Dans cette expérience, la transmission de l’ADN d’une “pompe à efflux” spécifique – la pompe TetA – a été observée entre une bactérie résistante et une bactérie sensible par marquage fluorescent. Grâce à l’apport de la microscopie en cellule vivante, il suffisait alors de suivre la progression de la fluorescence pour voir la manière dont l’ADN de la “pompe” migrait d’une bactérie à l’autre et comment il s’exprimait chez la bactérie receveuse.

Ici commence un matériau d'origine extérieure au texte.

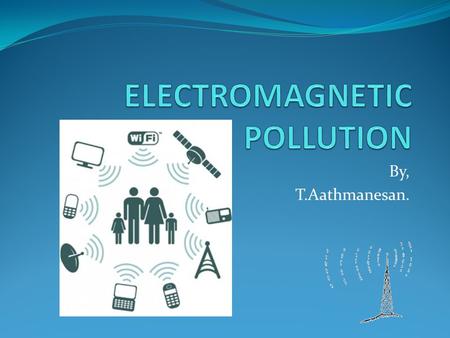 By, T.Aathmanesan.. Everybody knows about pollution, in fact is a part of our lives today. Definition : “Presence of contamination in the environment.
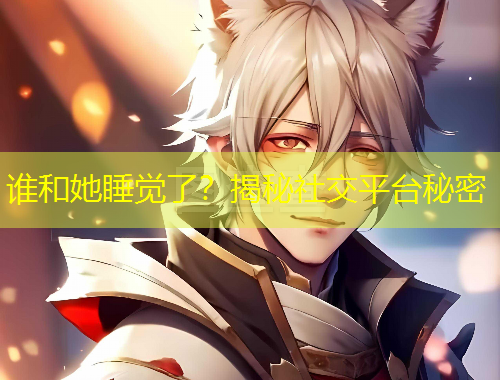 誰和她睡覺了？揭秘社交平臺秘密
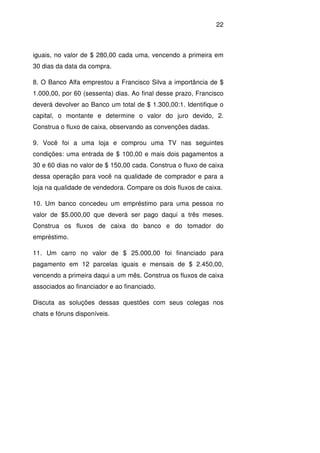 22
iguais, no valor de $ 280,00 cada uma, vencendo a primeira em
30 dias da data da compra.
8. O Banco Alfa emprestou a Francisco Silva a importância de $
1.000,00, por 60 (sessenta) dias. Ao final desse prazo, Francisco
deverá devolver ao Banco um total de $ 1.300,00:1. Identifique o
capital, o montante e determine o valor do juro devido, 2.
Construa o fluxo de caixa, observando as convenções dadas.
9. Você foi a uma loja e comprou uma TV nas seguintes
condições: uma entrada de $ 100,00 e mais dois pagamentos a
30 e 60 dias no valor de $ 150,00 cada. Construa o fluxo de caixa
dessa operação para você na qualidade de comprador e para a
loja na qualidade de vendedora. Compare os dois fluxos de caixa.
10. Um banco concedeu um empréstimo para uma pessoa no
valor de $5.000,00 que deverá ser pago daqui a três meses.
Construa os fluxos de caixa do banco e do tomador do
empréstimo.
11. Um carro no valor de $ 25.000,00 foi financiado para
pagamento em 12 parcelas iguais e mensais de $ 2.450,00,
vencendo a primeira daqui a um mês. Construa os fluxos de caixa
associados ao financiador e ao financiado.
Discuta as soluções dessas questões com seus colegas nos
chats e fóruns disponíveis.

Les chercheurs ont ainsi mis en évidence qu’en 1 à 2 heures seulement, le fragment d’ADN simple brin de la pompe à efflux était transformé en ADN double brin puis traduit en protéine fonctionnelle, conférant ainsi la résistance à la tétracycline à la bactérie receveuse.

Le transfert d’ADN des bactéries donneuses (vertes) aux bactéries receveuses (rouges) est révélé par l’apparition de foyers de localisation rouges. L’expression rapide des gènes nouvellement acquis est, quant à elle, révélée par la production de fluorescence verte dans les bactéries receveuses.

Le mode d’action de la tétracycline est bien connu des scientifiques : elle entraîne la mort des bactéries en se fixant sur leur machinerie traductionnelle, bloquant ainsi toute possibilité de produire des protéines. En suivant ce raisonnement, lorsque l’antibiotique est introduit dans le milieu de culture précédent, la pompe à efflux TetA ne devrait pas être produite et les bactéries devraient mourir.

Pourtant, les chercheurs ont observé que, paradoxalement, les bactéries étaient capables de survivre et de développer la résistance efficacement, suggérant l’implication d’un autre facteur essentiel au processus d’acquisition de résistance. Cette étude ouvre de nouvelles perspectives dans la recherche de mécanismes similaires chez d’autres bactéries que E.coli et pour différents antibiotiques. Ces travaux ouvrent également la voie vers de nouvelles stratégies thérapeutiques qui associeraient l’antibiotique et une molécule capable d’inhiber cette pompe généraliste.